# [Text to read]
= = = = = = =

So it really -- it had begun last year.  And with the announcement on release of the -- NASA’s plan on sustainability of lunar surface activities, we had a particular example coming up of looking to use non-terrestrial resources and then combine with SPD-1, talking about commercial and international partners.

In that process, we thought it was important to clarify what U.S. policy was toward the Moon Agreement and then lay out a more positive vision going forward.  If the 1979 Moon Agreement was not it, what is it that we would like to see?  And we’d like to have an engagement with commercial and international partners.

So it was really the NASA development of its plan.  And we were planning and hoping to be able to talk about this at the legal subcommittee meeting, but that -- that, of course, got postponed.  And then we were looking at the June plenary meeting of COPUOS.  And then that’s been postponed.

So we’re having State Department reach out to our counterparts, partners, because we still, of course, want to talk about international cooperation on Artemis.  And with the NASA plan being out, we thought it was important to then put out this statement about what our attitude was toward use of space resources.

So, no, we don’t see anybody really doing anything with the 1979 Moon Agreement.  We know there have been discussions about having a new international treaty -- people looking at updating, you know, the 1967 Outer Space Treaty and maybe incorporating items from the ’79 Moon Agreement.

But the U.S. position, both this administration and prior, has been that we don’t really need any new international treaty-level agreements, but we do need to engage with international partners.  So that’s what this was really all about.  It’s really more in line with the NASA announcement and moving forward with international negotiations and agreements on Artemis that prompted this.   


Next question.

= = = = = = =

# [Entries provided]
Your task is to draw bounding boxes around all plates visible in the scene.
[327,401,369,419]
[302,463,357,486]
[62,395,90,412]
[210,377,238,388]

= = = = = = =

# [Written problem A]
In the transcript on space resources policy, which meeting were the speakers looking to after the legal subcommittee meeting was postponed?
# [Written problem B]
From the transcript on space resources policy, write out the passage that begins at the words "So, no, we don’t" and stops after the words "Next question.".

# [Final result A]
The June plenary meeting of COPUOS.

# [Final result B]
So, no, we don’t see anybody really doing anything with the 1979 Moon Agreement.  We know there have been discussions about having a new international treaty -- people looking at updating, you know, the 1967 Outer Space Treaty and maybe incorporating items from the ’79 Moon Agreement.

But the U.S. position, both this administration and prior, has been that we don’t really need any new international treaty-level agreements, but we do need to engage with international partners.  So that’s what this was really all about.  It’s really more in line with the NASA announcement and moving forward with international negotiations and agreements on Artemis that prompted this.   


Next question.